**SELECTION**
While I was gone on my short business/golf trip the politicians managed to avert disaster by agreeing to continue arguing about the federal budget for a few more months before we face another self imposed debt deadline. The stock market took the reprieve as a positive since it means the Fed will keep up its heroic efforts to stave off recession through the magic of its monetary perpetual motion machine. Banks and private equity funds will continue to have access to cheap capital and the speculative juices will continue to flow. Grandma will continue to cash in her CDs to buy stocks and junk bonds. A complete lack of fiscal responsibility may cause the rest of the world to wonder if we’ve lost our minds. It may be a threat to the Dollar’s role as the world’s reserve currency. It may be reason to question the very viability of our political system. But it surely isn’t any reason to interrupt a bull market.

It is quite simply amazing to me that with all the troubles facing our economy and our body politic that the stock and bond markets continue along their merry way seemingly oblivious to the facts. Monetary policy may have lost its effectiveness in the real economy but its effect on mass psychology appears intact. The idea that Quantitative Easing can offset the drag of truly awful fiscal and regulatory policies must rank among the all time greatest feats of mass delusion. The fact is that QE has been a miserable failure when it comes to generating actual economic activity in anything but the most speculative arts.

The US economy continues to struggle through periods of weakness and periods of relative strength. Activity waxes and wanes but with a continued downward drift. If one is charitable to Bernanke and QE, it could be said that the Fed’s massive intervention has been just enough to keep the economy in this economic purgatory where growth continues but never at a pace that is sufficient to warrant the removal of the “stimulus”. If one is less than charitable, QE has actually hurt the economy and growth is less than it would have been without it. That view was expressed in three different papers presented at the Fed’s Jackson Hole meeting this year. I tend to hew to the second view but like so much in economics, the correct view is impossible to determine. Whatever the truth there seems little reason to continue the policy.

What we do know for sure is that if fiscal and regulatory policies were better, we wouldn’t be debating the merits of QE. Of course, we would have to debate what constitutes better fiscal and regulatory policy but at least we’d be talking about something that really matters. QE is, at best, a salve, a balm that makes the current conditions bearable for anyone who happens to own stocks. If you don’t own stocks – or junk bonds or real estate – well then you’d probably be hard pressed to find anything positive about it. It is the economic equivalent of bread and circuses, keeping the masses in check by inflating the value of their 401k and their home (if they were lucky enough to hold on to it over the last few years).

**TO DO**
**A)** Could you put the lines of the records, starting at the line containing "Out of <region>521, 198, 546, 265</region>: cypress" and ending at the last line of the records, into a numbered list, leaving out blank lines?
**B)** Can you continue the commentary on quantitative easing and fiscal policy past its final paragraph?
The records below have no connection to the commentary on quantitative easing.

**RECORDS SUPPLIED**
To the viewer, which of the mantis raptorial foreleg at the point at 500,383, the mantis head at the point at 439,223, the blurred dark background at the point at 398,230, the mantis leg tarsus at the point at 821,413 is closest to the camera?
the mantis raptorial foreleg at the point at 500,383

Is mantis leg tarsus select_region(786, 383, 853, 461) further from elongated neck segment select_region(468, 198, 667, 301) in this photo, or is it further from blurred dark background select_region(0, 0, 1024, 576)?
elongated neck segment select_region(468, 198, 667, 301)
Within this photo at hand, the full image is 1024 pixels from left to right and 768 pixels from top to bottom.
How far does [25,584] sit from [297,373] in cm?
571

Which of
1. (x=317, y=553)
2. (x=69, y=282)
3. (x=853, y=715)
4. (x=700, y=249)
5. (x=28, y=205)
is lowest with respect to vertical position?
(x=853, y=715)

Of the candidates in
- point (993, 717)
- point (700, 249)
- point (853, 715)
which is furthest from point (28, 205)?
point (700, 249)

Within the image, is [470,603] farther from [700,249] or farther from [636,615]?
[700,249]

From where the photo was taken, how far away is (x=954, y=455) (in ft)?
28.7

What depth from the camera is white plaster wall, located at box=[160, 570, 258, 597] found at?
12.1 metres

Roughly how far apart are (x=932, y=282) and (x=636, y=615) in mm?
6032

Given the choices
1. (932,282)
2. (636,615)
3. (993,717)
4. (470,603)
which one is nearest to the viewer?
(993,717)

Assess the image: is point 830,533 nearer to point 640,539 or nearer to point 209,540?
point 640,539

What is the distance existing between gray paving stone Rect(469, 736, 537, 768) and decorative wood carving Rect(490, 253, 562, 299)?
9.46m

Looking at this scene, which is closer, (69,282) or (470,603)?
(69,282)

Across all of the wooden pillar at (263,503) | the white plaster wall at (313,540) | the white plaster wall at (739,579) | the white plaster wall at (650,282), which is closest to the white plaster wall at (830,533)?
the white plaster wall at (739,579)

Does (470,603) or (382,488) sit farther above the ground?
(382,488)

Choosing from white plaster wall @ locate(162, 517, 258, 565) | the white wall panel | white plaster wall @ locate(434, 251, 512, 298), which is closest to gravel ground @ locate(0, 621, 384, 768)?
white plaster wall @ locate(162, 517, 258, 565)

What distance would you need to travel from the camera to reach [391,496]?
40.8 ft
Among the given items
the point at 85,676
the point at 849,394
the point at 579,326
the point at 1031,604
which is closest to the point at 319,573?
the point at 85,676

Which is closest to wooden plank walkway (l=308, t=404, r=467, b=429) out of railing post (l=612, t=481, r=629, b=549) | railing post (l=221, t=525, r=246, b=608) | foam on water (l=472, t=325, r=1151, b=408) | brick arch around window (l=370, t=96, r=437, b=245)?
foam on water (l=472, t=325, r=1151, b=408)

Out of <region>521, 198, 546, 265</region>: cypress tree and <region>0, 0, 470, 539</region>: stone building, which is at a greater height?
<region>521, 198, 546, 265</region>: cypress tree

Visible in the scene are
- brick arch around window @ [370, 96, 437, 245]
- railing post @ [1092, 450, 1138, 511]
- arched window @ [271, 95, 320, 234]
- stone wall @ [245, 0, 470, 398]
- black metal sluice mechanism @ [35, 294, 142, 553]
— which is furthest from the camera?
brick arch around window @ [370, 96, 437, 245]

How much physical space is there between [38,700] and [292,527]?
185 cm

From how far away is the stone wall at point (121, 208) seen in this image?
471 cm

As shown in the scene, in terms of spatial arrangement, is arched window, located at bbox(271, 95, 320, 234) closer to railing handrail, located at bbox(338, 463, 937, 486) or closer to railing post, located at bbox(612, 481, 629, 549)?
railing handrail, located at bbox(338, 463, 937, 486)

**ANSWERS TO THE TASKS**
**A)**
1. Out of <region>521, 198, 546, 265</region>: cypress tree and <region>0, 0, 470, 539</region>: stone building, which is at a greater height?
2. <region>521, 198, 546, 265</region>: cypress tree
3. Visible in the scene are
4. - brick arch around window @ [370, 96, 437, 245]
5. - railing post @ [1092, 450, 1138, 511]
6. - arched window @ [271, 95, 320, 234]
7. - stone wall @ [245, 0, 470, 398]
8. - black metal sluice mechanism @ [35, 294, 142, 553]
9. — which is furthest from the camera?
10. brick arch around window @ [370, 96, 437, 245]
11. How much physical space is there between [38,700] and [292,527]?
12. 185 cm
13. From how far away is the stone wall at point (121, 208) seen in this image?
14. 471 cm
15. As shown in the scene, in terms of spatial arrangement, is arched window, located at bbox(271, 95, 320, 234) closer to railing handrail, located at bbox(338, 463, 937, 486) or closer to railing post, located at bbox(612, 481, 629, 549)?
16. railing handrail, located at bbox(338, 463, 937, 486)

**B)**
So, a dose of reality about the state of the US economy:

  • GDP, as Jeff Snider has pointed out repeatedly, is growing at just about stall speed. Every time in the past when growth has fallen to this level, a recession has followed fairly quickly.
  • Median household incomes are falling and are now no higher than in 1988.
  • Corporate profits are at an all time high as a percentage of GDP while net investment remains less than half its long term average. Meanwhile corporate debt is at an all time high.
  • The housing market, which has been one of the few bright spots in the economy, appears to be stalling again. Robert Shiller is warning about another bubble in the same states that had them before. Banks are laying off thousands in their mortgage departments.
  • Oil prices, despite the surge in US production, are still at $100/barrel. The official inflation rate though is still below the Fed’s target of 2%.
  • There are 47 million Americans receiving food assistance (food stamps), an all time high as a percentage of population.
  • A record number of Americans are receiving disability pay from Social Security.
  • The labor force participation rate has been falling since 2000 and accelerated downward after the Great Recession. It now stands at 63.2%, about the same as 1980.
  • The personal savings rate is just 4.6%, well below the long term average. 28% of Americans have no savings. Another 20% don’t have enough to cover 3 months worth of their expenses.
  • The federal government deficit in 2013 will come in at about $560 billion. That is down from last year but still large. Total government debt now exceeds GDP while total US debt, public and private, is still above 300% of GDP. Despite talk of “deleveraging” there has been no significant reduction in total debt in the US.

Despite that list, I am not pessimistic about the US economy over the long term. There are still a lot of positives about the US that bode well for our future and I don’t think the problems we have are all that hard to solve. Other countries have faced more difficult problems and solved them. Interestingly, most of these countries followed the same template. Canada and Sweden, to cite just two examples, both faced fiscal problems in the 1990s that make ours today look mild by comparison. Both countries reformed their social security systems, cut real spending, cut and simplified taxes and deregulated. On the tax side, both countries concentrated on making their corporate tax code competitive. Canada’s federal corporate tax rate today is just 15% versus 35% in the US. The point is that we know what works for fiscal consolidation. And we have an advantage that Canada and Sweden didn’t have in the 90s – the market isn’t forcing reform on us as it did in those countries where interest rates on their debts rose. If we wait until the real crisis hits, until rising rates truly break the budget, this will be much more difficult.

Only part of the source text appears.